Met deze wagen heeft hij een hele tijd gereden, toen hij nog voor ingenieur studeerde aan Solvay. Vandaag heeft de wagen zijn plek in de D’Ieteren Gallery van de onderneming, in de Maliestraat in Elsene.

 

Aan het begin van zijn professionele carrière op de dienst import van Volkswagen in Mexico ontwerpt Roland D’Ieteren de Neretti II op het platform van de Kever. Er worden er een dertigtal van geproduceerd totdat Kurt Lotz, de nieuwe baas van de Volkswagen-fabriek en opvolger van Heinz Nordhoff, de commercialisering van de naakte platformen Volkswagen Typ 1 stopzet. In de D’Ieteren Gallery is er ook een Neretti II tentoongesteld.

 

Roland zag het levenslicht in een familie die niet terugschrikt voor stoutmoedige avonturen.
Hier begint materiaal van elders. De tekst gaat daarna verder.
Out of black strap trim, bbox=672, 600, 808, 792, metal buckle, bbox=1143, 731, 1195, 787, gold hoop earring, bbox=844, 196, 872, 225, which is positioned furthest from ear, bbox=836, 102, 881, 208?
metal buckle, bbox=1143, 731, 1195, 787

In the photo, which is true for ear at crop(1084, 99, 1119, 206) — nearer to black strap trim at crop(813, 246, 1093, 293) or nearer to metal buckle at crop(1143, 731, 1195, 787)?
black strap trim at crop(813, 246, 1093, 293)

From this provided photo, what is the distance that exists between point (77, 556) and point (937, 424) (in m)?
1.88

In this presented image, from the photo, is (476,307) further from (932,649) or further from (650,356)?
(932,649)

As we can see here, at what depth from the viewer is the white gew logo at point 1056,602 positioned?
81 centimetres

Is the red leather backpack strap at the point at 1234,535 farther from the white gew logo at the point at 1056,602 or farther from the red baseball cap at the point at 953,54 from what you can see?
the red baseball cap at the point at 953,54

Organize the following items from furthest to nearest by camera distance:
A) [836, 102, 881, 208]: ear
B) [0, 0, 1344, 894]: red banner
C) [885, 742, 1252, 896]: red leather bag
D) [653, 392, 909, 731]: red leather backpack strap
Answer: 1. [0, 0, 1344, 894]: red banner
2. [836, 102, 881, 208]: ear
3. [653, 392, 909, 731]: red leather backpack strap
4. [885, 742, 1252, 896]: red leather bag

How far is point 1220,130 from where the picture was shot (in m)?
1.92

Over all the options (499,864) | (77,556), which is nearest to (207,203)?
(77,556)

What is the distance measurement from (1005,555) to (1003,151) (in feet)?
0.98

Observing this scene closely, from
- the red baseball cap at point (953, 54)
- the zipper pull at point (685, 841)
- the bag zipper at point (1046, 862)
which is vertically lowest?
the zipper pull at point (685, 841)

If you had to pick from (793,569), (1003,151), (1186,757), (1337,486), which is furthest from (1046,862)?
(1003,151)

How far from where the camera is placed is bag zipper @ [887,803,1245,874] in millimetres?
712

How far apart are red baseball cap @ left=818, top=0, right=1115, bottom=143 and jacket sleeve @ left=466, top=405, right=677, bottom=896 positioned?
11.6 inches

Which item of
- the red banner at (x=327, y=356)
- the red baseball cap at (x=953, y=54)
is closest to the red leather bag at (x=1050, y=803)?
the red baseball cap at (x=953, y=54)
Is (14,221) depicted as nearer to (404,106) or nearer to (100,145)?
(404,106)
Daarvan getuigen bijvoorbeeld de exploten van zijn grootmoeder Gabrielle D’Ieteren. Onverschrokken nam zij plaats achter het stuur van een Kever en won in januari 1951 de Rally Algiers-Kaapstad van meerdere tegenstrevers, waaronder het fabrieksteam van het beroemde ruitvormige merk. Toen de Volkswagen T1 (Bulli in Duitsland en Combi in België) werd gelanceerd, bouwde vader Pierre een van de allereerste exemplaren om, samen met een Kever, voor een langeafstandsrit Brussel-Leopoldstad en terug, die hij samen met drie vrienden aflegde tussen 6 oktober 1950 en 8 januari 1951.

 

Wellicht heeft de geniale microcaravan van zijn vader Roland geïnspireerd. Hij wilde een camper ontwikkelen op basis van de Volkswagen LT die in 1975 was gelanceerd. De reizen die hij ermee ondernam, brachten hem tot inzicht dat een reiswagen in de eerste plaats compact en licht moest zijn. Dat bewijzen de transformaties van de Westfalia en tal van andere bedrijven die de VW T1 en daarna de T2 tot camper ombouwden, tot grote vreugde van reizigers voor wie vrijheid en onafhankelijkheid op reis belangrijk waren. Maar Roland wilde meer comfort, een nog completere uitrusting, en dit alles uitgevoerd in mooie materialen die elegantie en design uitstralen.

 

De Weekender

 

Toen de Transporter T3, de laatste combiversie met een motor achterin, in 1979 werd gelanceerd, zette Roland D’Ieteren zich aan het tekenen. Hij richtte het interieur naar zijn smaak in, met aandacht voor elegantie en functionaliteit. Met de hulp van de schrijnwerkers en lasser van de werkplaats ‘bouw’ van het Huis D’Ieteren in de Liverpoolstraat in Anderlecht, maakte hij een maquette op ware grootte vooraleer hij startte met de bouw van het eerste prototype.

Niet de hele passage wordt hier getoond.